Data extract
-- Opening Marker --
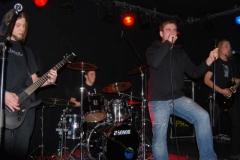DSC_0193_Heimspiel_2011_RE_ON_TOUR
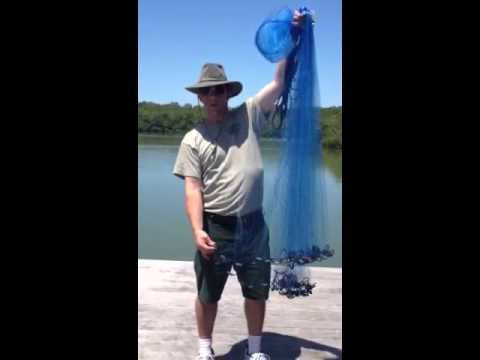 Castnetting part 2 at Delnor-Wiggins Pass State Park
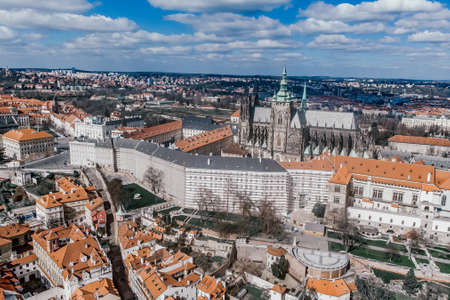 castle St Vitus cathedral Old Town square with Tyn Church. View of Prague. Detail of the Prague in the Old Town. Czech Republic. Aerial shot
-- Closing Marker --
Work required
The response should be the full material, repeated exactly, with images removed.

Task output
DSC_0193_Heimspiel_2011_RE_ON_TOUR
 Castnetting part 2 at Delnor-Wiggins Pass State Park
 castle St Vitus cathedral Old Town square with Tyn Church. View of Prague. Detail of the Prague in the Old Town. Czech Republic. Aerial shot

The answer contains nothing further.